The Disappearing Of Tank Man, Brought To You By Google

(AP (file))
Speaking of China, I wanted to bring your attention to a Frontline documentary that discusses the economic, political and social reality of today's China. You can watch the whole thing here, and I would highly recommend doing so, as well as clicking around the above linked Web site.

For our purposes here at Public Eye, I want to focus on the program's discussion of the way in which the Chinese state controls information, and the willingness of some American companies to submit to their demands. Take Google, for example, which has built into the Chinese version of its search engine software which censors results. Consider the iconic image of "Tank Man," the man who stood in front of a row of tanks during the Tiananmen Square massacre in 1989. The image became an inspiration to people around the world, a symbol of the individual standing up for himself in the face of overwhelming oppression.
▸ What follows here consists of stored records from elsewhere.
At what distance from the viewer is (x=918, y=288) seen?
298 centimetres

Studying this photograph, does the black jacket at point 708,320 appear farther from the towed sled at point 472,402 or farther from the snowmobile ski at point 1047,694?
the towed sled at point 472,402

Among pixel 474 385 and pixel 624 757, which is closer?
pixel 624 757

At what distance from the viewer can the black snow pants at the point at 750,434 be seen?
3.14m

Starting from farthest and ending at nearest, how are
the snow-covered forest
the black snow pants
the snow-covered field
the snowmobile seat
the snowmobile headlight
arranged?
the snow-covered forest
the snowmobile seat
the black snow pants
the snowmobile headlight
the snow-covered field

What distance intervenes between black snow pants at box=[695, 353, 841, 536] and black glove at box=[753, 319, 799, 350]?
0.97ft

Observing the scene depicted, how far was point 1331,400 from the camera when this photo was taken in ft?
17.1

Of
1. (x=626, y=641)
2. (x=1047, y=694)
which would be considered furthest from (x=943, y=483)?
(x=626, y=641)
If you type "Tiananmen Square" into the Google and do an image search, you get image after image of Tank Man. But do the same in the Chinese version of Google, and Tank Man is nowhere to be seen – instead you get pictures of the square, shots of smiling tourists, and maps. (One result showing the massacre did seem to get through, though Chinese users attempting to click through to these images are unable to do so.) One of the saddest scenes in the Frontline report involved an interviewer showing the image of Tank Man to a group of Beijing university students, who had no idea what it was. One thought it might be a parade. It is estimated that almost no one in China under 20 years old has ever seen the image.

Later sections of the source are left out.